Queridos hermanos y hermanas:

En la liturgia de la Palabra de este domingo destaca el tema de la Ley de Dios, de su mandamiento: un elemento esencial de la religión judía e incluso de la cristiana, donde encuentra su plenitud en el amor (cf. Rm 13, 10). La Ley de Dios es su Palabra que guía al hombre en el camino de la vida, lo libera de la esclavitud del egoísmo y lo introduce en la «tierra» de la verdadera libertad y de la vida. Por eso en la Biblia la Ley no se ve como un peso, como una limitación que oprime, sino como el don más precioso del Señor, el testimonio de su amor paterno, de su voluntad de estar cerca de su pueblo, de ser su Aliado y escribir con él una historia de amor.
El israelita piadoso reza así: «Tus decretos son mi delicia, no olvidaré tus palabras. (...) Guíame por la senda de tus mandatos, porque ella es mi gozo» (Sal 119, 16.35). En el Antiguo Testamento, es Moisés quien en nombre de Dios transmite la Ley al pueblo. Él, después del largo camino por el desierto, en el umbral de la tierra prometida, proclama: «Ahora, Israel, escucha los mandatos y decretos que yo os enseño para que, cumpliéndolos, viváis y entréis a tomar posesión de la tierra que el Señor, Dios de vuestros padres, os va a dar» (Dt 4, 1).
● ● ● ●
Copia de nuevo el texto sobre la Ley de Dios. Empieza en las palabras "Queridos hermanos y", termina después de "historia de amor." y cambia "egoísmo" por "orgullo".

Entradas de datos:
● ● ● ●
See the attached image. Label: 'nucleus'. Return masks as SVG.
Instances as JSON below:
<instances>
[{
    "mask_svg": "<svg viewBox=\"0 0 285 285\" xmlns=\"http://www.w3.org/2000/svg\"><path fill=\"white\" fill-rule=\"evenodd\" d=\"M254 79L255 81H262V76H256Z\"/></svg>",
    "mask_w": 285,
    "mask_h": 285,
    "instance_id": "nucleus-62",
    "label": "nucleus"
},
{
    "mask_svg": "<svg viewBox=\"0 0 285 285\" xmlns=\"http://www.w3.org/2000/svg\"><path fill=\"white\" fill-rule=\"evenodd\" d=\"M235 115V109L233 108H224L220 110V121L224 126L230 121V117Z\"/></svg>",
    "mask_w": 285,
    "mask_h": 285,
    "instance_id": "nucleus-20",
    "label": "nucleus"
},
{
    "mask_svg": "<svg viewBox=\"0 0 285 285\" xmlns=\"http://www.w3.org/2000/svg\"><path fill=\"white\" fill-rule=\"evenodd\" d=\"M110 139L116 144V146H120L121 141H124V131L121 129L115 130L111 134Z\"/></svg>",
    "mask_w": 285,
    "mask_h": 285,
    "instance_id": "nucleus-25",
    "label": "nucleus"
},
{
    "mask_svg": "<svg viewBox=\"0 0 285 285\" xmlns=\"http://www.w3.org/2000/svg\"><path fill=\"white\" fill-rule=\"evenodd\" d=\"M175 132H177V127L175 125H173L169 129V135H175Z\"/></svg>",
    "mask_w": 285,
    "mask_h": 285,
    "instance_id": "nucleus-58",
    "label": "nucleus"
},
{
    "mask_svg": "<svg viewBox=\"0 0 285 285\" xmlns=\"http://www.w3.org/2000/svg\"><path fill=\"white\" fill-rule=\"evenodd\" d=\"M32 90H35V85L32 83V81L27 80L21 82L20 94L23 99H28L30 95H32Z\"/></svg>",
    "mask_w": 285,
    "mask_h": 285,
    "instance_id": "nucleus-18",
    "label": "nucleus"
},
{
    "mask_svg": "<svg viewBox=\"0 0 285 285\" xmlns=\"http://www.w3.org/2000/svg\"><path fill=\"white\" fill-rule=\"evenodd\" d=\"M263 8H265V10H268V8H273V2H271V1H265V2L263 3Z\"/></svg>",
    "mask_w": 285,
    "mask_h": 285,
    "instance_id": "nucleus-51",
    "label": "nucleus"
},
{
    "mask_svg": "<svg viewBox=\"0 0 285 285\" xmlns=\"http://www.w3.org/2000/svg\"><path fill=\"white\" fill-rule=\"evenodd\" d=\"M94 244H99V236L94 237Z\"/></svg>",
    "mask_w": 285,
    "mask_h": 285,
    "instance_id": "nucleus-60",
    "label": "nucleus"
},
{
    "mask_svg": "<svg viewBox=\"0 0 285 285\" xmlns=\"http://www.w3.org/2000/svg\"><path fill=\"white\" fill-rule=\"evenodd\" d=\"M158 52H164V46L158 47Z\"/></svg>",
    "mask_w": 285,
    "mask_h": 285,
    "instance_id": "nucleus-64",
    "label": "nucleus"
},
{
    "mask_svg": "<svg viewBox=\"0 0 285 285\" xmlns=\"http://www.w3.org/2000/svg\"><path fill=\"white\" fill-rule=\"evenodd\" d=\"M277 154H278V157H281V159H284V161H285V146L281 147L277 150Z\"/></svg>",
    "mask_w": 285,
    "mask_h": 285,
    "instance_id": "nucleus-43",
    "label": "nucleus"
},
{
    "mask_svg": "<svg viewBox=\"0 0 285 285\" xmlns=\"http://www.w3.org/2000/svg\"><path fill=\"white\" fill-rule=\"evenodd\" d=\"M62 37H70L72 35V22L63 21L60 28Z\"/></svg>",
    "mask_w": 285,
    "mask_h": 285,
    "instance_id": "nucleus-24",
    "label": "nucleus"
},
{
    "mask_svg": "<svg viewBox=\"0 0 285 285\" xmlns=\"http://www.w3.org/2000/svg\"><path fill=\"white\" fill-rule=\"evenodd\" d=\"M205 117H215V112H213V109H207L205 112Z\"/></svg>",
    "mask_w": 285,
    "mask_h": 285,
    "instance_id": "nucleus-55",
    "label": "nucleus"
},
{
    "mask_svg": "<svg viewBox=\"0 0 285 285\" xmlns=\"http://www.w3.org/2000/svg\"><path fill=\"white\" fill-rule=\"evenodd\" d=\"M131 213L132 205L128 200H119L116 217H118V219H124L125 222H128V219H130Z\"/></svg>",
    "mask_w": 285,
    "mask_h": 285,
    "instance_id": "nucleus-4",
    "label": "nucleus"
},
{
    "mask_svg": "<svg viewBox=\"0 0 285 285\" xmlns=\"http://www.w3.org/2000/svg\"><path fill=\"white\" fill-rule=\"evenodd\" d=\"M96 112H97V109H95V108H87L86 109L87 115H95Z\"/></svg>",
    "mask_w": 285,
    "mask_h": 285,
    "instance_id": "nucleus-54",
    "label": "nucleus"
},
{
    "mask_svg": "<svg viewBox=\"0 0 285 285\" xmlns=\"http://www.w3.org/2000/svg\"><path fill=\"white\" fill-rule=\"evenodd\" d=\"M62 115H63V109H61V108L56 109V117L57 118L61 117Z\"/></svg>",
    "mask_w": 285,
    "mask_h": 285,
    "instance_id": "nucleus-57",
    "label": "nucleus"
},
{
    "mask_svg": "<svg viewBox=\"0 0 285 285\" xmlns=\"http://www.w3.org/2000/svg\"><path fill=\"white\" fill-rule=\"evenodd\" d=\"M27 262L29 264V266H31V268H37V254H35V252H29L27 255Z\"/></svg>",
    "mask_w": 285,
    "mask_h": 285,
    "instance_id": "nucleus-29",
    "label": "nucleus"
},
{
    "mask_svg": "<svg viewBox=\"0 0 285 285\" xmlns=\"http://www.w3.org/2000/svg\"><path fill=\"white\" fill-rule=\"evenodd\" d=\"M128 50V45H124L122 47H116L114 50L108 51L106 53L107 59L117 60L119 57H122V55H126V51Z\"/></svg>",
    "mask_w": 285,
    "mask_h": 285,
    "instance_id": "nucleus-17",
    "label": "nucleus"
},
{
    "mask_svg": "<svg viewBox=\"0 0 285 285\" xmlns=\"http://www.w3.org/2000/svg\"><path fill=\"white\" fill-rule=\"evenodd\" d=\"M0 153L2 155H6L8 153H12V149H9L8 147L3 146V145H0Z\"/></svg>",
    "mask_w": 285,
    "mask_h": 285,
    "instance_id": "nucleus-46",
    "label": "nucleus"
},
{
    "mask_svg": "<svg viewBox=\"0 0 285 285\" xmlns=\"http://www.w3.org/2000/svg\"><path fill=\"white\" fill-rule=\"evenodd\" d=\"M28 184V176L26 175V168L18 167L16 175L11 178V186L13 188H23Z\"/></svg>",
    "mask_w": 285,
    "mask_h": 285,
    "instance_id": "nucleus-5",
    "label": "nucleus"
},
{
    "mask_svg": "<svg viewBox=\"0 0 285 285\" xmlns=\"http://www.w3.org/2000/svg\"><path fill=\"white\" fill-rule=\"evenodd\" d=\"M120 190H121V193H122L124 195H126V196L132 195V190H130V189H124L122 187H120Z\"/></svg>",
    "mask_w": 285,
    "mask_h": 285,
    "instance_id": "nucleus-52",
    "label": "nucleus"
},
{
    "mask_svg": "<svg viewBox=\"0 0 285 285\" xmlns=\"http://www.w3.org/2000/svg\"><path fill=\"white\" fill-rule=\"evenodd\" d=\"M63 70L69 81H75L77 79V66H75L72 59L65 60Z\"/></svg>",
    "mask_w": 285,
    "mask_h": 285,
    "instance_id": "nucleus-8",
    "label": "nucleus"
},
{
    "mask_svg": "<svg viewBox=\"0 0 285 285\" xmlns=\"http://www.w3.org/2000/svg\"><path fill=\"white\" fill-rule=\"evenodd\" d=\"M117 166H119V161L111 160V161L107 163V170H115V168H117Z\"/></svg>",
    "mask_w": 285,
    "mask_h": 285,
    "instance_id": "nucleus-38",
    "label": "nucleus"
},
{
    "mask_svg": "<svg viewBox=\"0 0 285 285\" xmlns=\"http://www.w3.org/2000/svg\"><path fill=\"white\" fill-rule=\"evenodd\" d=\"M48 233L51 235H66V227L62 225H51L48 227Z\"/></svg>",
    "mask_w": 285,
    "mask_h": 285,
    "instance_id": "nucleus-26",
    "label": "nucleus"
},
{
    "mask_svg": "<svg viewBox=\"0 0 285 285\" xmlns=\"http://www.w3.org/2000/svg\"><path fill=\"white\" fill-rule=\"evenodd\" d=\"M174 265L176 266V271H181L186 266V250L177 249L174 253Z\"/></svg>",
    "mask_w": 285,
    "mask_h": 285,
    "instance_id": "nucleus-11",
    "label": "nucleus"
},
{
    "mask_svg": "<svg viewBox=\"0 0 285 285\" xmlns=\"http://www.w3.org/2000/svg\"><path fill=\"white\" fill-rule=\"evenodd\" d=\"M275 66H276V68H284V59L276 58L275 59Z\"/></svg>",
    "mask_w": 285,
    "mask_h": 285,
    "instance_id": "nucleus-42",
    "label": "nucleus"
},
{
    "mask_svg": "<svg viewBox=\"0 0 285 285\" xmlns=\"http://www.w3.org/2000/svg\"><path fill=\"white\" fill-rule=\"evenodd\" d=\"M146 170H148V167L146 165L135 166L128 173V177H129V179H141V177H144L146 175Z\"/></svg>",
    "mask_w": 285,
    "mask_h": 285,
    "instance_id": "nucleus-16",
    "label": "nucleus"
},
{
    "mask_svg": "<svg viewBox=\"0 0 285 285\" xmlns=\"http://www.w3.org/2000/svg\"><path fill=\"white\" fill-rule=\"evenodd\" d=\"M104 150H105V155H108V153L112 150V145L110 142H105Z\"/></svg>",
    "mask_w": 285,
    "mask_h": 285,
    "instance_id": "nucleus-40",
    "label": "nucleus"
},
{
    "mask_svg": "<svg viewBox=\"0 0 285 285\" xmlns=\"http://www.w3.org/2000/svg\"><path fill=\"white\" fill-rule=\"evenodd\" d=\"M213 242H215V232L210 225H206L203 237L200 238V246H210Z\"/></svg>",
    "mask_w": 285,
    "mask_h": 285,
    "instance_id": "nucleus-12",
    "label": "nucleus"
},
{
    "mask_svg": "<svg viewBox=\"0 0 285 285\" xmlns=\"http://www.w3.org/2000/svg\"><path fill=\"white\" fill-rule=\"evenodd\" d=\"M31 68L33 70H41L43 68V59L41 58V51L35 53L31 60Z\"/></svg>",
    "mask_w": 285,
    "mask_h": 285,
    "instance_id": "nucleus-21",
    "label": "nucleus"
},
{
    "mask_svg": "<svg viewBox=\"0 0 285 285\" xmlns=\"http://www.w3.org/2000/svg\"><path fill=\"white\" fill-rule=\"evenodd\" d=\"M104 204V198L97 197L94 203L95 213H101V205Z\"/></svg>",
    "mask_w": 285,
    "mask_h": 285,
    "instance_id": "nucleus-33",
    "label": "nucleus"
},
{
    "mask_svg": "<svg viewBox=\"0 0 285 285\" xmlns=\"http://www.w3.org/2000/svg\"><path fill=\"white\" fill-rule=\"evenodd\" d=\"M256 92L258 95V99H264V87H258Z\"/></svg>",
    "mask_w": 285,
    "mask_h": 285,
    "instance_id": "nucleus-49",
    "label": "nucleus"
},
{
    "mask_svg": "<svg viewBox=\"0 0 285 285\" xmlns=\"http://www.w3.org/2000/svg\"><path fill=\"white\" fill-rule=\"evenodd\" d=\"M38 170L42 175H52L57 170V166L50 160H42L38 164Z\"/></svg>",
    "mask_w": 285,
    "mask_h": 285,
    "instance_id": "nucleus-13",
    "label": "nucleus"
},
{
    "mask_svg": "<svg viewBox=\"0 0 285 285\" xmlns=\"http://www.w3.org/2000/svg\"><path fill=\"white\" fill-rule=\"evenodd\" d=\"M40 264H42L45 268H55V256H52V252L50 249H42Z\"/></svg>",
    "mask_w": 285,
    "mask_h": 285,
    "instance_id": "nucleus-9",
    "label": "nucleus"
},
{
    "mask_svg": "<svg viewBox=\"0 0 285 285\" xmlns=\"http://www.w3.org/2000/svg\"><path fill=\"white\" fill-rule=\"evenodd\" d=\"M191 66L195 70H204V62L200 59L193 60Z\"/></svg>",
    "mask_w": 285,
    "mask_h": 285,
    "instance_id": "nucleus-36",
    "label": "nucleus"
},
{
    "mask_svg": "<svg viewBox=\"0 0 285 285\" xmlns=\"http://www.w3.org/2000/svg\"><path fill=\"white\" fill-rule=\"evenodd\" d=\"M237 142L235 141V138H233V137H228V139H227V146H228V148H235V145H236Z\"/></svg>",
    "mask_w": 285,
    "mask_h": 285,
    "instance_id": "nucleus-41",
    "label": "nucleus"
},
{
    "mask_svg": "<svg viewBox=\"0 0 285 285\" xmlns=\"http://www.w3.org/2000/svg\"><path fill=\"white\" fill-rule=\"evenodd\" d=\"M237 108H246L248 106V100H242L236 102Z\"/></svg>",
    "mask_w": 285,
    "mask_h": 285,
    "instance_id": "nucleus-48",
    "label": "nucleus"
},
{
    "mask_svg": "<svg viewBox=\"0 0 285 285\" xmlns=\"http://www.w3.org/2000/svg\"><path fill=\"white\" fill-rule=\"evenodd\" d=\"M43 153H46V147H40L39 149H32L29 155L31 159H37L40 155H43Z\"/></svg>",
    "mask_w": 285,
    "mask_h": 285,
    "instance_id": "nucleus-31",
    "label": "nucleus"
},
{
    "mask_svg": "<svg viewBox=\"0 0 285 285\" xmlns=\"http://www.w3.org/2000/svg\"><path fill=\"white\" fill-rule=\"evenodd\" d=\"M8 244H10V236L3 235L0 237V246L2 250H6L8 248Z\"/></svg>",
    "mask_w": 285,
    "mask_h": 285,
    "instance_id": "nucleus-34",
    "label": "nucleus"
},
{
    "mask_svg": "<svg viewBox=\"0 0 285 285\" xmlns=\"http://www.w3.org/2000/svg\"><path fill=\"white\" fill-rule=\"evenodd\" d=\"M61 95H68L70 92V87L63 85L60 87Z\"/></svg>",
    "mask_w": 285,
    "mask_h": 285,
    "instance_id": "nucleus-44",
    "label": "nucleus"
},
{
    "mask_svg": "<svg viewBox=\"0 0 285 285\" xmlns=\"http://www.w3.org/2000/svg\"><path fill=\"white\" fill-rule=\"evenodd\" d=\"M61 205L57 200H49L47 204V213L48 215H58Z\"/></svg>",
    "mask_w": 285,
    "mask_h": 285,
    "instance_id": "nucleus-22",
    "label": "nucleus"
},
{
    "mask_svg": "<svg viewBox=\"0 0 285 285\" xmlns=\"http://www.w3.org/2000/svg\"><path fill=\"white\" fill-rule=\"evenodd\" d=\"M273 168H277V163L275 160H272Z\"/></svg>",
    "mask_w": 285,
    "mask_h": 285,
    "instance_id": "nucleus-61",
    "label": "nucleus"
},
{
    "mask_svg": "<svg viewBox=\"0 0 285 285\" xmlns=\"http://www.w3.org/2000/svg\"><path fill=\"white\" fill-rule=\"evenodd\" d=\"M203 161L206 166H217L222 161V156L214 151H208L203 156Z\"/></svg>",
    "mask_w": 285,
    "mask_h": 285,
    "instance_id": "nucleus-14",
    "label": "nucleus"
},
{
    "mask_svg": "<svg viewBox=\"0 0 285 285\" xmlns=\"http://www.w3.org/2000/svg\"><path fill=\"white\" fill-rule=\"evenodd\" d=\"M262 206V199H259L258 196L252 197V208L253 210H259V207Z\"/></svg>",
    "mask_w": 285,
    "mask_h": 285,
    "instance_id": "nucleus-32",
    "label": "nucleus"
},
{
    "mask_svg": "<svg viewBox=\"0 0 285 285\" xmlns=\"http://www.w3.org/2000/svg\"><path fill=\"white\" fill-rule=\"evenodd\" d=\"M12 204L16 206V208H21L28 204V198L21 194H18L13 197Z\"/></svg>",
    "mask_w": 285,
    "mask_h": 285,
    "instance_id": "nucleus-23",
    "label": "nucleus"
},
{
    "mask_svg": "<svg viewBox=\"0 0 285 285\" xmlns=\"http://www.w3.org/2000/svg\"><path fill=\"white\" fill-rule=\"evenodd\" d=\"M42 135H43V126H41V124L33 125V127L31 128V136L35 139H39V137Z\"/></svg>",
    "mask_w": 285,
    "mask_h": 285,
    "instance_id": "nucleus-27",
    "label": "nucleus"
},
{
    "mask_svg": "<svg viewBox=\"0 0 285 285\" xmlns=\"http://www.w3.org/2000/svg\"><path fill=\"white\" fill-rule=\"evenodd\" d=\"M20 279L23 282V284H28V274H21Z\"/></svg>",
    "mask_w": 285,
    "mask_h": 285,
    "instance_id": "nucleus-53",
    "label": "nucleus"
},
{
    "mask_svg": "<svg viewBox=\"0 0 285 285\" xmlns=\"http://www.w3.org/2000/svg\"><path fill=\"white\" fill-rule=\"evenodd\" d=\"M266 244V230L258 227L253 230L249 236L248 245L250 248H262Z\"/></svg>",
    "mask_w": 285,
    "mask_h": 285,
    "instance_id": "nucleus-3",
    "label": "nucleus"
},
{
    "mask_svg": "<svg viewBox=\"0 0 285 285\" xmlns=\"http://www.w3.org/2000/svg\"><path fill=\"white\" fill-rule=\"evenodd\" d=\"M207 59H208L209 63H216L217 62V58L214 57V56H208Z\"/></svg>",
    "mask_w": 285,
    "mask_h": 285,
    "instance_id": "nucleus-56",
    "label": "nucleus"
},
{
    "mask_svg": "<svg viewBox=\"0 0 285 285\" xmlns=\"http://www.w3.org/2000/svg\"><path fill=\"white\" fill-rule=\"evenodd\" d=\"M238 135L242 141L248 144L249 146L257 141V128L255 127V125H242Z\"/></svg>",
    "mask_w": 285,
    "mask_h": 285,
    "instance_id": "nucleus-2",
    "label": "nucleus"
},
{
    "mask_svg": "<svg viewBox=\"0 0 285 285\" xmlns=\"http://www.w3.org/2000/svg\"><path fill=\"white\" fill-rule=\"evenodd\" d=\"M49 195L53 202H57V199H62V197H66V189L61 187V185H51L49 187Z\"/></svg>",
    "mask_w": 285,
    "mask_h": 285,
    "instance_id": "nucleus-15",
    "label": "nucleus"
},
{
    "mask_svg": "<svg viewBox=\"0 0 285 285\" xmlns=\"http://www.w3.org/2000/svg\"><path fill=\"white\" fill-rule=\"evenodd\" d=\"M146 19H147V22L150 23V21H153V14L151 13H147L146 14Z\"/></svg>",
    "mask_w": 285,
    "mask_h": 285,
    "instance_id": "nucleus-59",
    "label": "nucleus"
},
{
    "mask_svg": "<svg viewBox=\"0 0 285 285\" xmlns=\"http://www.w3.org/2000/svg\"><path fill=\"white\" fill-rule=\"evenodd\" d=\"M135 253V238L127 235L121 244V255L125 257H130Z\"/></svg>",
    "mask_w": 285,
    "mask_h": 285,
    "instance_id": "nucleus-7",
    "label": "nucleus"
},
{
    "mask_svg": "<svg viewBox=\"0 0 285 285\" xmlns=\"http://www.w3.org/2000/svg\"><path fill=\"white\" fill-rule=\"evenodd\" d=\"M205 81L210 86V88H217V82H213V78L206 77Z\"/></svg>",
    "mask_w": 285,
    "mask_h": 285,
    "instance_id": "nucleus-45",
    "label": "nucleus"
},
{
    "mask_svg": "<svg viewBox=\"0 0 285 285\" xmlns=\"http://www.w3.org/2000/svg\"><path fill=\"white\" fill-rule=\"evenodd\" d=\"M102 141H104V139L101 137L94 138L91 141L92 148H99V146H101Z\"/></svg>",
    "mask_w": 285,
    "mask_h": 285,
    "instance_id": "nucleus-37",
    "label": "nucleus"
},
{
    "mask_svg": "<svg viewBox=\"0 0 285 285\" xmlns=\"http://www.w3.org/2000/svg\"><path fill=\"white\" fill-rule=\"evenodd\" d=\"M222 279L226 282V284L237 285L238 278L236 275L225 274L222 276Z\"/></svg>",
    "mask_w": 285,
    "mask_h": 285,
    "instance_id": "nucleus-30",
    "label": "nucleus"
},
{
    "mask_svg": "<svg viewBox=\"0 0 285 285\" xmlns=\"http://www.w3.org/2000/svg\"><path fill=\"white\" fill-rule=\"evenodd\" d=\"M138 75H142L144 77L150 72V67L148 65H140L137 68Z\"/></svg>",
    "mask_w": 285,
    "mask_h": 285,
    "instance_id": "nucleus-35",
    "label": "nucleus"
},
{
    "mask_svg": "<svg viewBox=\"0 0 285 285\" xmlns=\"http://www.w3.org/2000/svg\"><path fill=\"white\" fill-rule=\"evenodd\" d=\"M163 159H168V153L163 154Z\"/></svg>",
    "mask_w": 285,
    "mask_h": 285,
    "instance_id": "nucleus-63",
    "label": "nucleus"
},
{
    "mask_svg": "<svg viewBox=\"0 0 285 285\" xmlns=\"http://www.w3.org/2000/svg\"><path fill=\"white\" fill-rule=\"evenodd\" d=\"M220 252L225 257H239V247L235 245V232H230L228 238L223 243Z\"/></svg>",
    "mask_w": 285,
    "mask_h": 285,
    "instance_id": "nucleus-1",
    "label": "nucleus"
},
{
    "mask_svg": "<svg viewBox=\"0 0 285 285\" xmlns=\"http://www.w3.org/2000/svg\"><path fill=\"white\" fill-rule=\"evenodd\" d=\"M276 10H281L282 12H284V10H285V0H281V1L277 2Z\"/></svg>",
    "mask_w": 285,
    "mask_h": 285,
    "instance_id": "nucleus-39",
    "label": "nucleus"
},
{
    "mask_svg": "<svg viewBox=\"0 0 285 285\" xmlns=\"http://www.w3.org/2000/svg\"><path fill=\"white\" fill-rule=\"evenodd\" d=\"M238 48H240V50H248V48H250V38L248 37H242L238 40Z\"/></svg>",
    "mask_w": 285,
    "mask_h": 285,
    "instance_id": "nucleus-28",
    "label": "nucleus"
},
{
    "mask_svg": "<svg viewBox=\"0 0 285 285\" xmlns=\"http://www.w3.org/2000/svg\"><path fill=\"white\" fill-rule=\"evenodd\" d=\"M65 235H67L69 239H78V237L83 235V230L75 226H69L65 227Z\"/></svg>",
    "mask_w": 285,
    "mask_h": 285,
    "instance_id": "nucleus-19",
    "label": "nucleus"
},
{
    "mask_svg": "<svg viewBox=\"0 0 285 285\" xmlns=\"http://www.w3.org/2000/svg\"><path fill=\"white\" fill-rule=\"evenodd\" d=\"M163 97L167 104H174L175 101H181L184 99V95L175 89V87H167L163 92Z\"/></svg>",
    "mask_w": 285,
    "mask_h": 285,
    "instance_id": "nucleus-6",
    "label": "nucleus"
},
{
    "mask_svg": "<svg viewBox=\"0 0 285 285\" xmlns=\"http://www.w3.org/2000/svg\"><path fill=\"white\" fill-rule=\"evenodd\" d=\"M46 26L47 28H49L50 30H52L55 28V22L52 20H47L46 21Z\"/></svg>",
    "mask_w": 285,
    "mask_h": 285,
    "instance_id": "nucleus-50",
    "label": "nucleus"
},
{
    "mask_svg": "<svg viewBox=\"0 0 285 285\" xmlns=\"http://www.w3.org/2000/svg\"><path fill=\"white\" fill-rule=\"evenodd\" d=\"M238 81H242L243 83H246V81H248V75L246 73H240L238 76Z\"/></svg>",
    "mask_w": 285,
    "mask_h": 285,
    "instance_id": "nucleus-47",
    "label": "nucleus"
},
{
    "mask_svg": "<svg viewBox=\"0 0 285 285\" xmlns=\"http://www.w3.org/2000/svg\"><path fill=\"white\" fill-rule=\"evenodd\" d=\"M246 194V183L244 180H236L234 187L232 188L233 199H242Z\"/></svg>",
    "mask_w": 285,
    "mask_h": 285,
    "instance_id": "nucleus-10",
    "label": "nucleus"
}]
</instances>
● ● ● ●
Respuesta escrita:
Queridos hermanos y hermanas:

En la liturgia de la Palabra de este domingo destaca el tema de la Ley de Dios, de su mandamiento: un elemento esencial de la religión judía e incluso de la cristiana, donde encuentra su plenitud en el amor (cf. Rm 13, 10). La Ley de Dios es su Palabra que guía al hombre en el camino de la vida, lo libera de la esclavitud del orgullo y lo introduce en la «tierra» de la verdadera libertad y de la vida. Por eso en la Biblia la Ley no se ve como un peso, como una limitación que oprime, sino como el don más precioso del Señor, el testimonio de su amor paterno, de su voluntad de estar cerca de su pueblo, de ser su Aliado y escribir con él una historia de amor.